What to work on
Switch "point" to "spot" in the lines from the one containing "How far is the" through the end of the items, inclusive, and rewrite only those lines with nothing else changed.

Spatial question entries
□ □ □ □ □
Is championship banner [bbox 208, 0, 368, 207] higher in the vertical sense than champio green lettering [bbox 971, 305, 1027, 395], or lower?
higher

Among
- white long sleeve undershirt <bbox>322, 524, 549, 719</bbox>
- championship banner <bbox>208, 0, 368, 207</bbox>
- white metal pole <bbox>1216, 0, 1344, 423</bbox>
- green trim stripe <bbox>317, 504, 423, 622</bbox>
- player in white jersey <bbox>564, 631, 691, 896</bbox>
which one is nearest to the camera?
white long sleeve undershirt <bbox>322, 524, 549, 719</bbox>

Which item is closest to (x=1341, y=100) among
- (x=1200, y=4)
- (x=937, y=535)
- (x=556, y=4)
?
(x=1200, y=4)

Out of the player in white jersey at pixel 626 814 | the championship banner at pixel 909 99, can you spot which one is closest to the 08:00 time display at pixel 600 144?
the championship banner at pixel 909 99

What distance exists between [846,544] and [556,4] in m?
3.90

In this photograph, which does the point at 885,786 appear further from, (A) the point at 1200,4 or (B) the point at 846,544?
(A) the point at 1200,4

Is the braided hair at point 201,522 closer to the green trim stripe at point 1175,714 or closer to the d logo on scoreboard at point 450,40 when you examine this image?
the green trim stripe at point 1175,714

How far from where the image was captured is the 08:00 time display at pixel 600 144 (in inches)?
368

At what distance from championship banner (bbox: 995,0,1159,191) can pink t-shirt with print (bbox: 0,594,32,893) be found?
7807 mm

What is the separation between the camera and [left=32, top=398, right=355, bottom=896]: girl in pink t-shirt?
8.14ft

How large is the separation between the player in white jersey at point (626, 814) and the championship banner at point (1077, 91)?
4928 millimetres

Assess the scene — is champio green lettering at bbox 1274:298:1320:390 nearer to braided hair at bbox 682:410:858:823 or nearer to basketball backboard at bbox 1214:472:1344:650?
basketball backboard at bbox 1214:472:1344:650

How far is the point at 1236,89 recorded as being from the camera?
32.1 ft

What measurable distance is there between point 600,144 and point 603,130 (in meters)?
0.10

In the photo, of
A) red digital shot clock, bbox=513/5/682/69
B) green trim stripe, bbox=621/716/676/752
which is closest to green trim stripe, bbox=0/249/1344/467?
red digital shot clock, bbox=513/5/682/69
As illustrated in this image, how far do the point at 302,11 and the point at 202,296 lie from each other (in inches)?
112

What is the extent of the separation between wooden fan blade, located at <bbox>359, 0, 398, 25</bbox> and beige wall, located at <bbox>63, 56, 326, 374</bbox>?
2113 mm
□ □ □ □ □
Solved problem
How far is the spot at 1236,89 recorded as being from the camera?
32.1 ft

What measurable distance is there between spot 600,144 and spot 603,130 (in meters)?
0.10

In the photo, of
A) red digital shot clock, bbox=513/5/682/69
B) green trim stripe, bbox=621/716/676/752
which is closest to green trim stripe, bbox=0/249/1344/467?
red digital shot clock, bbox=513/5/682/69
As illustrated in this image, how far do the spot at 302,11 and the spot at 202,296 lie from each other (in inches)?
112

What is the extent of the separation between wooden fan blade, located at <bbox>359, 0, 398, 25</bbox> and beige wall, located at <bbox>63, 56, 326, 374</bbox>?
2113 mm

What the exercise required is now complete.